I think of this particularly when I write. The thought of writing in silence is almost inconceivable; creating an appropriate auditory environment is an essential part of the process. When I was trying to finish my first book, I listened mainly to Robert Johnson, who put me in a mellow, bluesy frame of mind that allowed me to (almost) ignore any lingering deadline-related panic. When I was writing the paragraphs above, about Greece, I listened to Bright Eyes and Death Cab For Cutie, subjecting myself to the humiliation of feeling seventeen again, but with the sobering benefit of hindsight.
This makes sense to me. To write is to take a journey: so is to listen. Perhaps what gets written is the intersection of these dual journeys, or perhaps it’s the divergent space between them. And maybe, too, this is why songs so often seem to correlate with forms of mobility: with driving, traveling, running, moving across a country or an ocean. In the act of listening, as with the act of writing, a sense of progress is inescapable: something is built; a voice or a set of notes mark the passage of time. It’s easy to lose yourself in these activities, and temporality can become twisted: “Famous Blue Raincoat” is five minutes and seven seconds long, but during those minutes you might travel back fifteen years, or thirty; writing, meanwhile, often demands you inhabit the past, or imagine a different present, or invent a possible future, whilst your body remains stationary, rigid in a chair, just the fingers moving. Still, at the end – when you’ve written the essay or listened to the song – time has passed, something’s happened, something both external and internal.
This summer, visiting my parents for a few weeks, I spend a lot of time driving – a truly Californian activity, made necessary by distance but palatable by panoramic views of the Pacific Ocean, or valleys dotted with vineyards. In a box downstairs are stacks and stacks of old CDs – mixes mainly, made by me to keep the long drive to and from my high school interesting. They’re ambiguously labeled: “Driving Mix 1,” “Driving Mix 2,” “Summer Mix,” “Rainy Day Mix.” I borrow my mom’s car – an updated version of the old dusty blue Honda. I get on the 101 heading north, a familiar route, one I used to do every day. I’ve put in “Summer Mix” – it is summer, after all. I’m greeted by Belle & Sebastian’s “A Summer Wasting”: “I spent the summer wasting/The time was passed so easily./But if the summer’s wasted/How come that I could feel so free?”

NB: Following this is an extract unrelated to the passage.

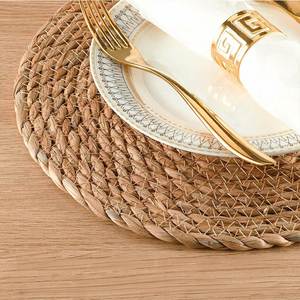 Set de table, sous-verre et dessous de plat isolant tressés, au design minimaliste moderne, pour la décoration de table - Product Image 1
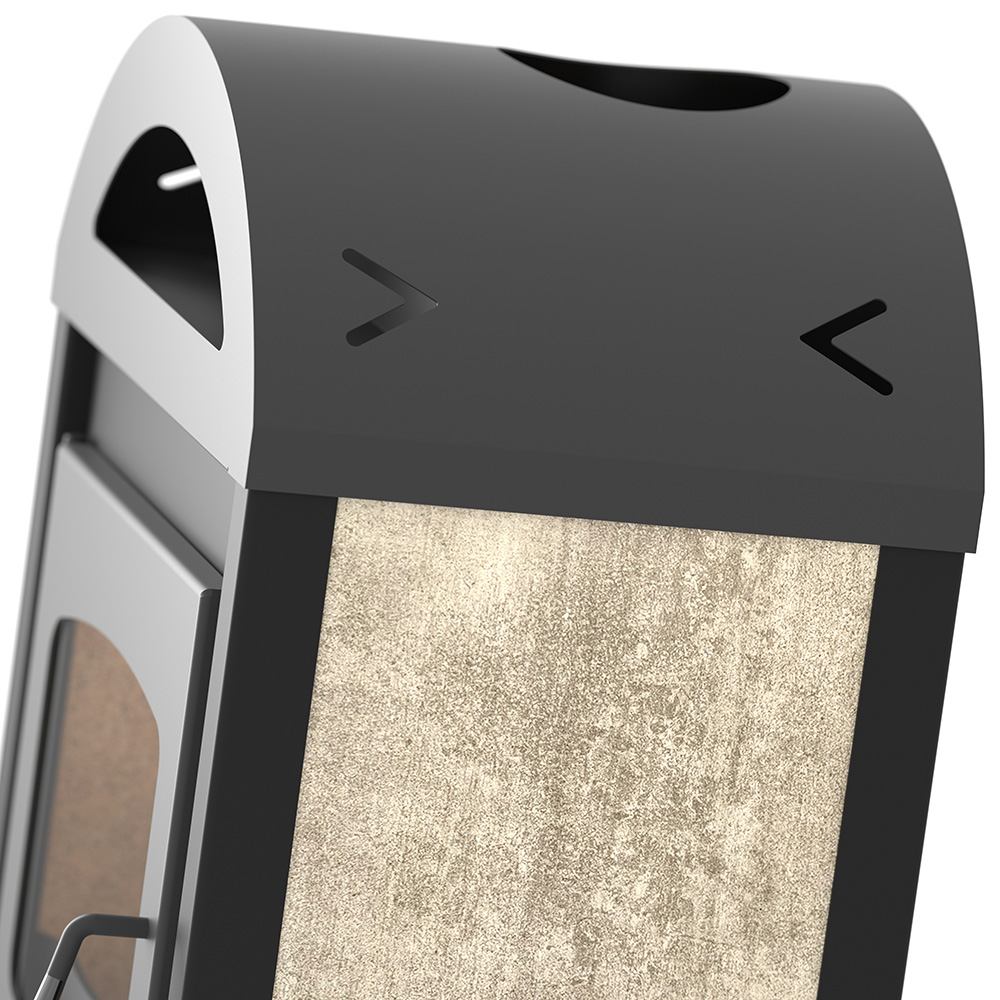 Krbová kamna FLAMINGO MELAND dlažba Bělený dub FLHSF02-059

My mom says that Belle & Sebastian always reminds her of me in high school, I guess because I used to listen so obsessively, so intently, hoping for a glimpse of another world – grimy Glasgow seemed like paradise. The songs were not so much associated with the site of first hearing but with the idea of some other place: they presaged a move, a love affair with the British Isles. I wasted plenty of summers looking forward, plotting escape, daydreaming about summer-green hills and old cities.
Now that I live in the UK, though, “A Summer Wasting” seems irrevocably tied to this place: the ranch where I grew up, with its California-gold hills, the south-facing coastline, the characters in cowboy hats or faded wetsuits waving at me from their trucks as I pass in my borrowed vehicle. Maybe the ultimate form of mobility is to leave, but even then there’s a song or a voice to anchor you; in the shared space of meaning and sound is memory, rootedness, even as you keep moving forward.



So much fondness for this piece, Miranda. It brings together Greece and the Charles River, and nostalgia and cusp-of-adulthood and your beautiful, ever-evocative words. I could not be more wistfully happy to have read it.